▼▼▼

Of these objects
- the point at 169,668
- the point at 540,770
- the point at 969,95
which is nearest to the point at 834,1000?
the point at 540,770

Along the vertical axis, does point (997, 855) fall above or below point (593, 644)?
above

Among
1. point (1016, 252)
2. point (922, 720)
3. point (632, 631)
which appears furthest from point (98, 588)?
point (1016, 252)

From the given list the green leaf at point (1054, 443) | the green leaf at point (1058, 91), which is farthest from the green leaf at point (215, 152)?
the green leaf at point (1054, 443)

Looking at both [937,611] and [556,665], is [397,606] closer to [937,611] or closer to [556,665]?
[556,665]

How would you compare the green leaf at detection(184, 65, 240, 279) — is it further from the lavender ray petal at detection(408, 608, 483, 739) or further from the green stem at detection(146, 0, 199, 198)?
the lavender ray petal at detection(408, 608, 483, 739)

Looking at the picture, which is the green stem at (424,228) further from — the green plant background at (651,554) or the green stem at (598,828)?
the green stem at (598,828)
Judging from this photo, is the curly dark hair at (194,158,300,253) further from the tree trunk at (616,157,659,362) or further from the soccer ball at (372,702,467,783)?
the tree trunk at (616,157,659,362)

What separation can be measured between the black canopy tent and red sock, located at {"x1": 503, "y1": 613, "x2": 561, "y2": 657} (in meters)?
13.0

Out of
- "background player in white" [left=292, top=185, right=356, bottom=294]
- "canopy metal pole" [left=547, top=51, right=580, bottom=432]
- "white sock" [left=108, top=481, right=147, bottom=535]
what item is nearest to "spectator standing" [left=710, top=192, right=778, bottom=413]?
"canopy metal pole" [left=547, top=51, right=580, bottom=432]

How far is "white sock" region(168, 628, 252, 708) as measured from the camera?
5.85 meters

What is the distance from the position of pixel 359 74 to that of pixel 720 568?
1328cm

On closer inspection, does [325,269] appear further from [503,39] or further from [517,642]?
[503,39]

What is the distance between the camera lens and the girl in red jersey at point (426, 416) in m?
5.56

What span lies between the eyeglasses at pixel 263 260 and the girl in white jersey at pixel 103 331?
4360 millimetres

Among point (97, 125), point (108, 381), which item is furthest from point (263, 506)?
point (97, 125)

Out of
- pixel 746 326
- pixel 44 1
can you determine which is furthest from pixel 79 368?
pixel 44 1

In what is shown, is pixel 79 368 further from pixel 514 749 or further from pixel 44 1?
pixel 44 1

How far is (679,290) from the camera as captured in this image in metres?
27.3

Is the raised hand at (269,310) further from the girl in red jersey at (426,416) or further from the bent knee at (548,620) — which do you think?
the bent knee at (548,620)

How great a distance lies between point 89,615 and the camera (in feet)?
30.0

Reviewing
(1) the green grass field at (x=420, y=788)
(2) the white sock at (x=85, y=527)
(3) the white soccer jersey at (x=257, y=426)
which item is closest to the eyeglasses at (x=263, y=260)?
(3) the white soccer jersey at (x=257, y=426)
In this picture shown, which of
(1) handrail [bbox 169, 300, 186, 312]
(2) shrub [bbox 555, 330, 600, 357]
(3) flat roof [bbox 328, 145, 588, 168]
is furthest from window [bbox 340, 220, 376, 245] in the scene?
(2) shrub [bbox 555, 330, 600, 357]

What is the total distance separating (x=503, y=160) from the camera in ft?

▲▲▲

__EXERCISE INSTRUCTIONS__
Please rewrite the records above with "soccer ball" swapped for "football" and everything else left as it is.

__WRITTEN RESPONSE__
Of these objects
- the point at 169,668
- the point at 540,770
- the point at 969,95
which is nearest to the point at 834,1000?
the point at 540,770

Along the vertical axis, does point (997, 855) fall above or below point (593, 644)?
above

Among
1. point (1016, 252)
2. point (922, 720)
3. point (632, 631)
which appears furthest from point (98, 588)?
point (1016, 252)

From the given list the green leaf at point (1054, 443) | the green leaf at point (1058, 91), which is farthest from the green leaf at point (215, 152)?
the green leaf at point (1054, 443)

Looking at both [937,611] and [556,665], is [397,606] closer to [937,611] or closer to [556,665]?
[556,665]

How would you compare the green leaf at detection(184, 65, 240, 279) — is it further from the lavender ray petal at detection(408, 608, 483, 739) or further from the green stem at detection(146, 0, 199, 198)?
the lavender ray petal at detection(408, 608, 483, 739)

Looking at the picture, which is the green stem at (424,228) further from — the green plant background at (651,554) or the green stem at (598,828)?
the green stem at (598,828)
Judging from this photo, is the curly dark hair at (194,158,300,253) further from the tree trunk at (616,157,659,362) or further from the football at (372,702,467,783)?
the tree trunk at (616,157,659,362)

What separation can be measured between the black canopy tent and red sock, located at {"x1": 503, "y1": 613, "x2": 561, "y2": 657} (in meters)?
13.0

Out of
- "background player in white" [left=292, top=185, right=356, bottom=294]
- "canopy metal pole" [left=547, top=51, right=580, bottom=432]
- "white sock" [left=108, top=481, right=147, bottom=535]
what item is nearest to "spectator standing" [left=710, top=192, right=778, bottom=413]?
"canopy metal pole" [left=547, top=51, right=580, bottom=432]

How far is "white sock" region(168, 628, 252, 708) as measured from the camera?
5.85 meters

What is the distance from the position of pixel 359 74 to that of pixel 720 568?
1328cm

On closer inspection, does [325,269] appear further from [503,39] or further from [517,642]?
[503,39]

What is the distance between the camera lens and the girl in red jersey at point (426, 416) in m?
5.56

What span lies between the eyeglasses at pixel 263 260 and the girl in white jersey at pixel 103 331?
4360 millimetres

Among point (97, 125), point (108, 381), which item is furthest from point (263, 506)?
point (97, 125)

Out of
- pixel 746 326
- pixel 44 1
can you determine which is furthest from pixel 79 368?
pixel 44 1

In what is shown, is pixel 79 368 further from pixel 514 749 or further from pixel 44 1?
pixel 44 1

How far is (679,290) from the camera as captured in this image in metres?
27.3

Is the raised hand at (269,310) further from the girl in red jersey at (426,416) or further from the bent knee at (548,620) — which do you think?
the bent knee at (548,620)

How great a distance lies between point 89,615 and the camera (in feet)?
30.0

Reviewing
(1) the green grass field at (x=420, y=788)
(2) the white sock at (x=85, y=527)
(3) the white soccer jersey at (x=257, y=426)
which item is closest to the eyeglasses at (x=263, y=260)?
(3) the white soccer jersey at (x=257, y=426)
In this picture shown, which of
(1) handrail [bbox 169, 300, 186, 312]
(2) shrub [bbox 555, 330, 600, 357]
(3) flat roof [bbox 328, 145, 588, 168]
is furthest from window [bbox 340, 220, 376, 245] in the scene?
(2) shrub [bbox 555, 330, 600, 357]

What is the total distance separating (x=503, y=160) from the camera in ft?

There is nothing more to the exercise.